Amy Waldman

Cindy Seip

Amy Waldman‘s first novel, The Submission, was a national bestseller, a PEN/Hemingway Award finalist, and the #1 Book of the Year for Entertainment Weekly and Esquire. She is a former bureau chief for The New York Times and national correspondent for The Atlantic. In Waldman´s novel A Door in the Earth (Little, Brown, and Co.) a young Afghan-American woman, a college senior in Northern California, discovers a memoir by humanitarian Gideon Crane that has become a bible for American engagement in the country. Inspired by it, she travels to a remote village in the land of her birth to join the work of Crane’s charitable foundation. When she arrives, she finds that Crane’s maternity clinic, while grandly equipped, is mostly unstaffed and that the villagers are not as grateful as expected. Moreover, Crane’s memoir appears to be littered with mistakes, or outright fabrications.

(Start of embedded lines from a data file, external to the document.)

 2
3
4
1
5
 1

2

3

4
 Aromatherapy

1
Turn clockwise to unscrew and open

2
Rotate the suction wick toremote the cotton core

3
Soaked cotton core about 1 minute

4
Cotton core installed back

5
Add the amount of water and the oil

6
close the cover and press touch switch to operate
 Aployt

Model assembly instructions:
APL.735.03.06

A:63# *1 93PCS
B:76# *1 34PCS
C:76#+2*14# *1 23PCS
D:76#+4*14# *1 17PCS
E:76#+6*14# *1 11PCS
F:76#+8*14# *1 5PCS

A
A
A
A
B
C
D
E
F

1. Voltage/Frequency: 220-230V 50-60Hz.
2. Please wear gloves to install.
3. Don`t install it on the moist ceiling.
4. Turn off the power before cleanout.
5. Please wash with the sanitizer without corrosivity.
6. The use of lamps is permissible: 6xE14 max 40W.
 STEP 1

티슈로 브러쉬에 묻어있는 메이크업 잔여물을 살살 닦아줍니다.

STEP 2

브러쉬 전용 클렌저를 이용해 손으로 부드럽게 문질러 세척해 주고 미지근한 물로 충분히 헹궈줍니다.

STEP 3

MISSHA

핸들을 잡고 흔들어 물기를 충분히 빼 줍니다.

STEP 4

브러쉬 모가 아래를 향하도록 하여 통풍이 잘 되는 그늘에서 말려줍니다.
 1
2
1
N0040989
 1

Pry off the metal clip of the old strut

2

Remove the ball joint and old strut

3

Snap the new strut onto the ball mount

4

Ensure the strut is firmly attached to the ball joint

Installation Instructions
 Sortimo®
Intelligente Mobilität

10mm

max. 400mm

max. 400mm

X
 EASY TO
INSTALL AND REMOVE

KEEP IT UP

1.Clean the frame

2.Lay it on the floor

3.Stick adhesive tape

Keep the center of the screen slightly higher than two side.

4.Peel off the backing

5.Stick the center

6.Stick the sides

As the reasons for her return crumble beneath her, the U.S. military, also drawn by Crane’s book, turns up to pave the road to the village, bringing the war in their wake. After a fatal ambush, she must decide whether her loyalties lie with the villagers or the soldiers — and she must determine her own relationship to the truth. In a starred review Kirkus Reviews said that “… Waldman delivers a breathtaking and achingly nuanced examination of the grays in a landscape where black and white answers have long been the only currency. A bone-chilling takedown of America’s misguided use of soft power.”